ORMs are notorious for writing inefficient queries once you get more complicated than selecting a single row from a simple table, and trying to optimize them without writing a SQL query will make your code all but unreadable. This isn't to say don't use an ORM, but if you need to optimize, your code speed and code clarity will be better off with raw SQL.

More generalized performance advice: Keep heap memory allocations to an absolute minimum. Heap access is more likely to result in cache misses, and the bookkeeping related to allocating and freeing memory can quickly add up (even if you're not doing it explicitly).

Globals and stack allocations are almost universally faster.

A resource which popped up on HN yesterday might offer a bit more insight on how to design for optimal performance: https://news.ycombinator.com/item?id=8978081

1 comments

Log and time your SQL queries, don't assume they'll always be worse. Sometimes you get bad SQL generated because ... the tables/objects were not set up properly in the first place.

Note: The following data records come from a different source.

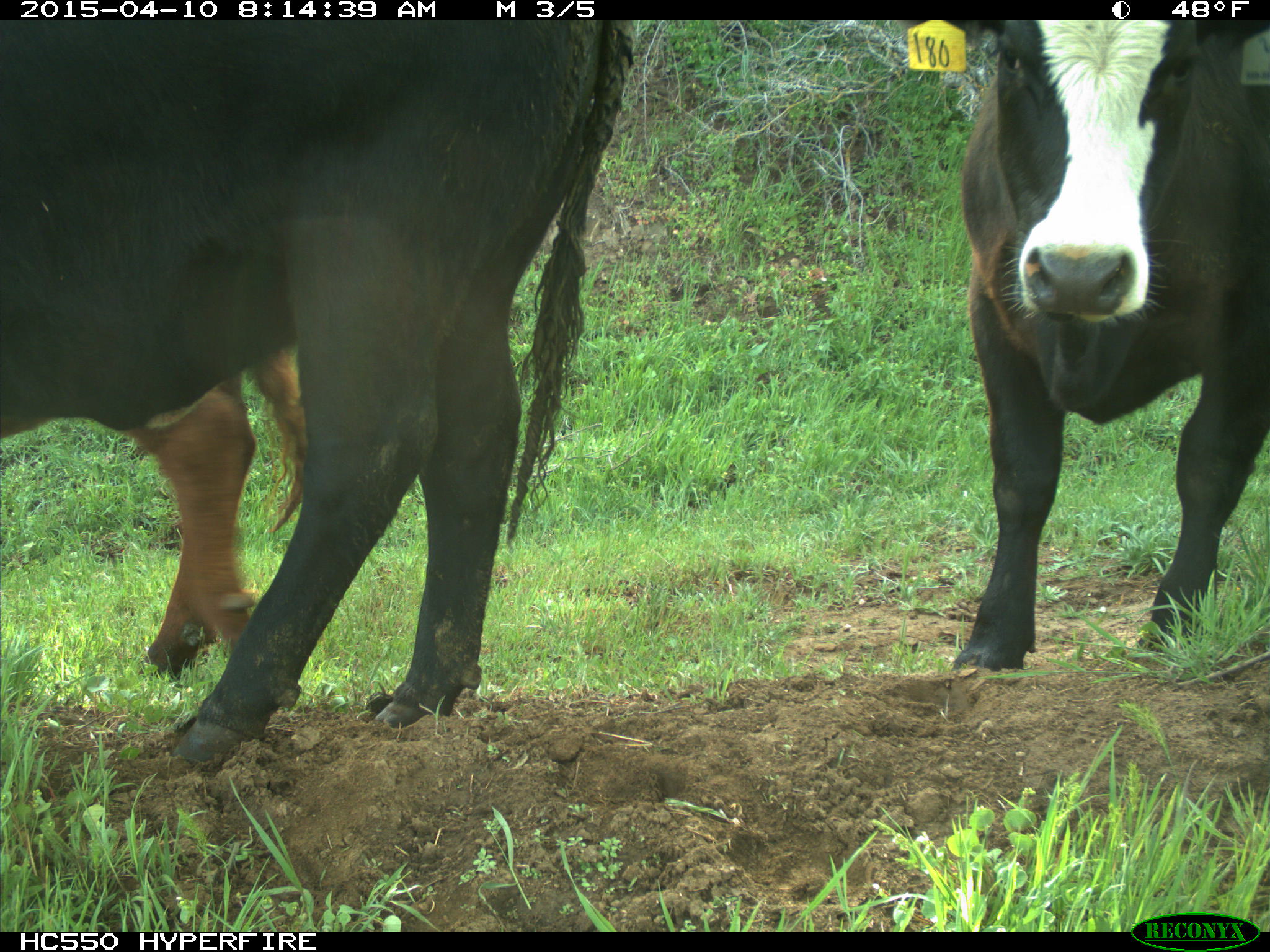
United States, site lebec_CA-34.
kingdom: Animalia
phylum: Chordata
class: Mammalia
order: Artiodactyla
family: Bovidae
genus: Bos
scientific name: Bos taurus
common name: domestic cow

I'm an ORM-first person, and look for slow queries at certain points in development. Usually about 90+% of the queries from the ORM layer are fine and 10% need to be rerolled by hand for better performance.

The other thing about ORMs I've learned in the last few years is that often you're not really needing an object back in the first place, if you're just reading the results vs modifying/saving. Hibernate projections (IIRC) just give you back a map, and save the overhead of trying to create an object (or object graph) to hand back.